[[ Available records open ]]
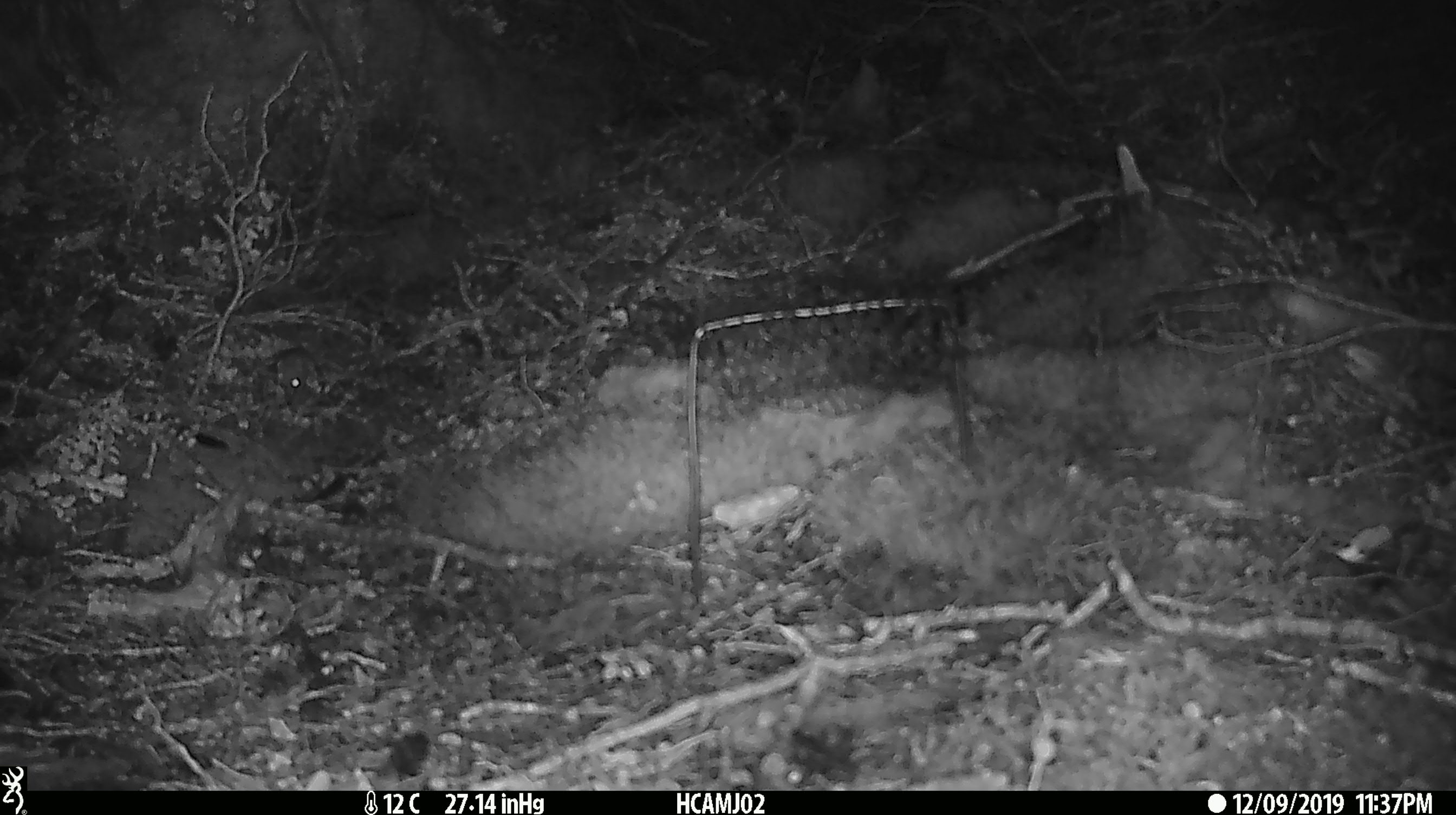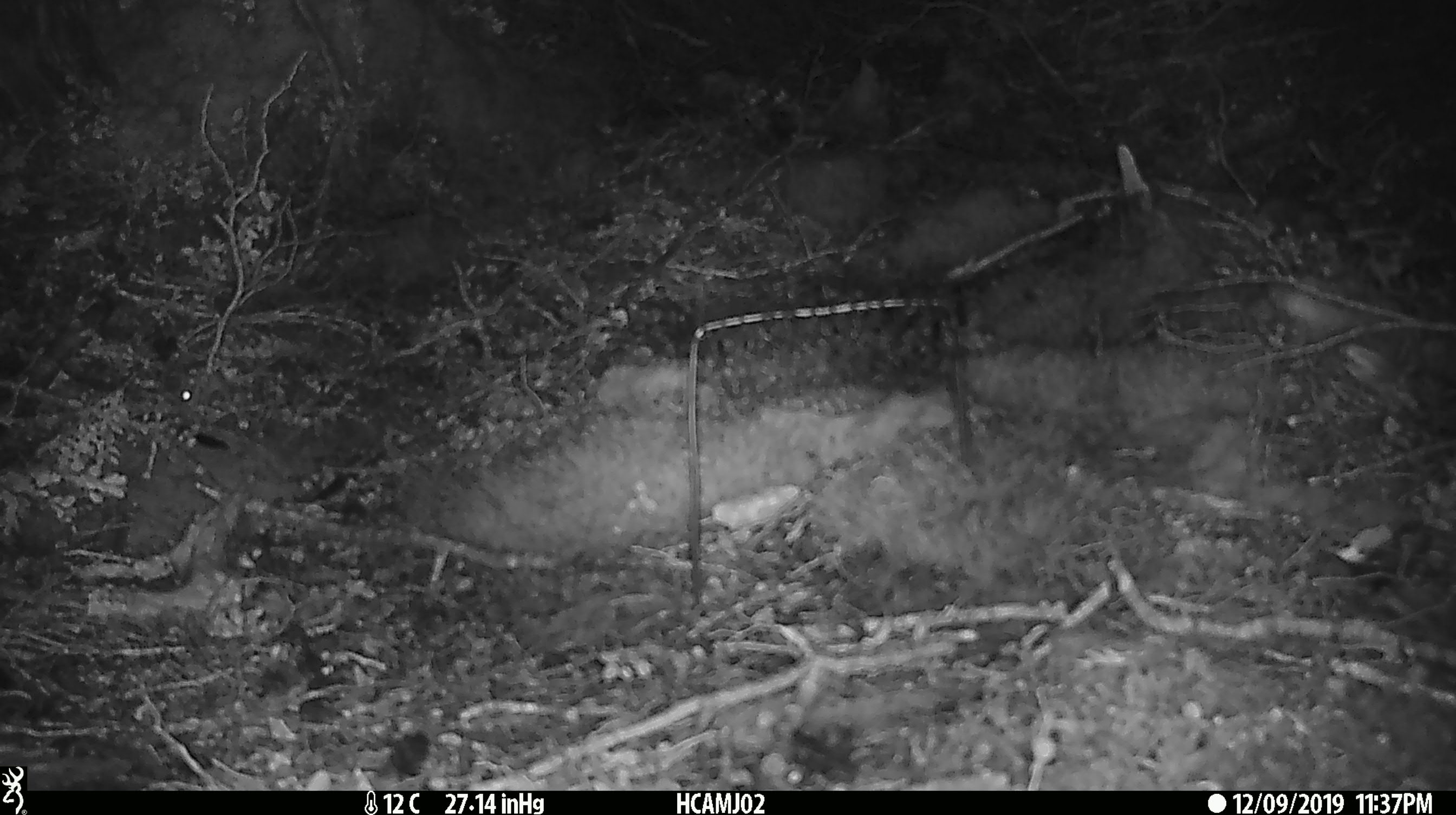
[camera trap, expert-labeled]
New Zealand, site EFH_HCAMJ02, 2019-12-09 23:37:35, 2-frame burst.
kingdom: Animalia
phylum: Chordata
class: Mammalia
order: Rodentia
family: Muridae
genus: Mus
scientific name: Mus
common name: mouse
Mouse (Mus).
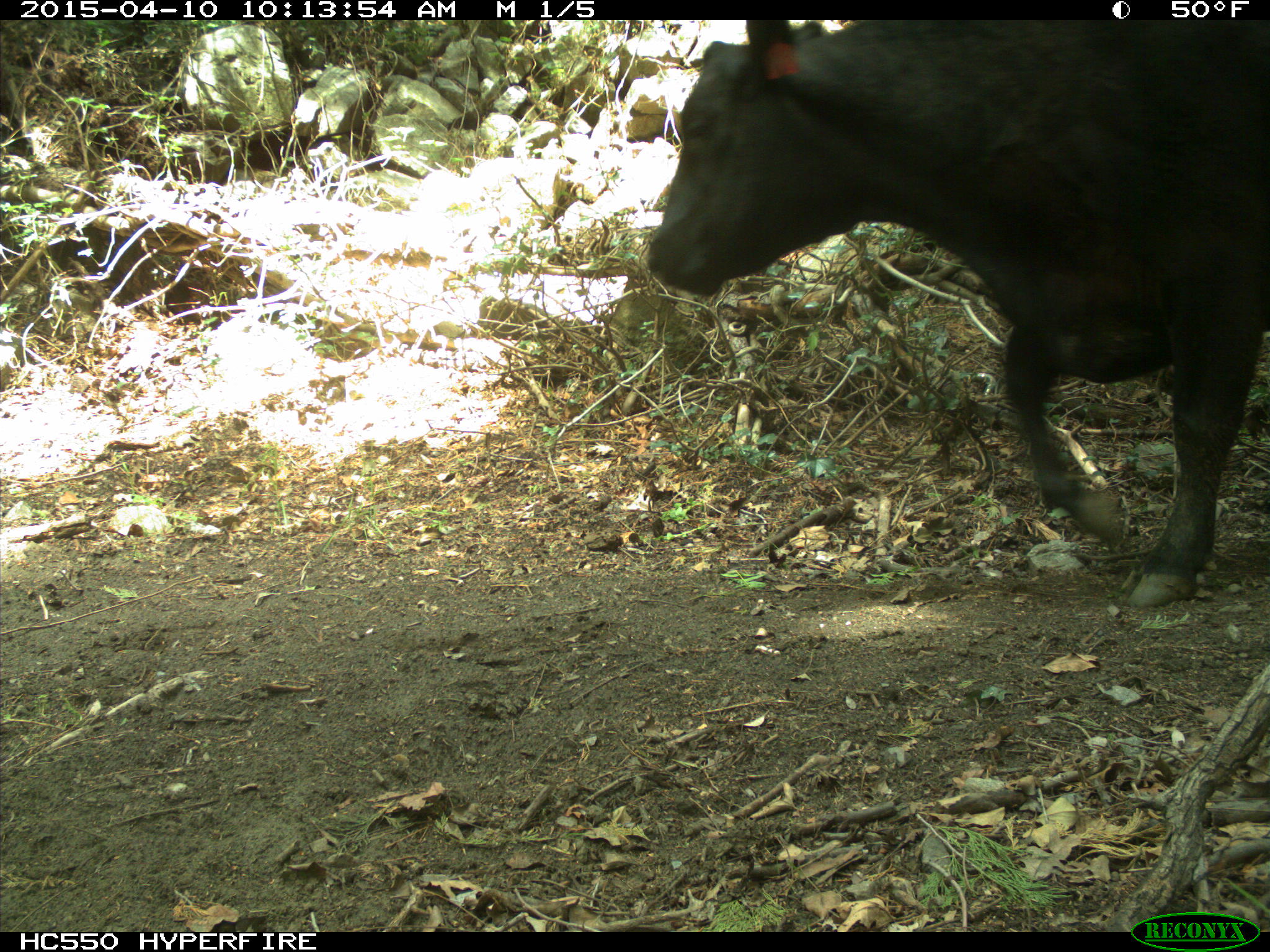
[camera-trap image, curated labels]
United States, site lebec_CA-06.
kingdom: Animalia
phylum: Chordata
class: Mammalia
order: Artiodactyla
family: Bovidae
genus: Bos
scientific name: Bos taurus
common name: domestic cow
Bos taurus (domestic cow).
[[ Available records closed ]]
## [Work task]
Starting at the line containing "order: Rodentia", output every remaining line of the records above exactly, the last one included. Nothing else belongs in the output, and no pictures either.

## [Answer to this problem]
order: Rodentia
family: Muridae
genus: Mus
scientific name: Mus
common name: mouse
Mouse (Mus).
[camera-trap image, curated labels]
United States, site lebec_CA-06.
kingdom: Animalia
phylum: Chordata
class: Mammalia
order: Artiodactyla
family: Bovidae
genus: Bos
scientific name: Bos taurus
common name: domestic cow
Bos taurus (domestic cow).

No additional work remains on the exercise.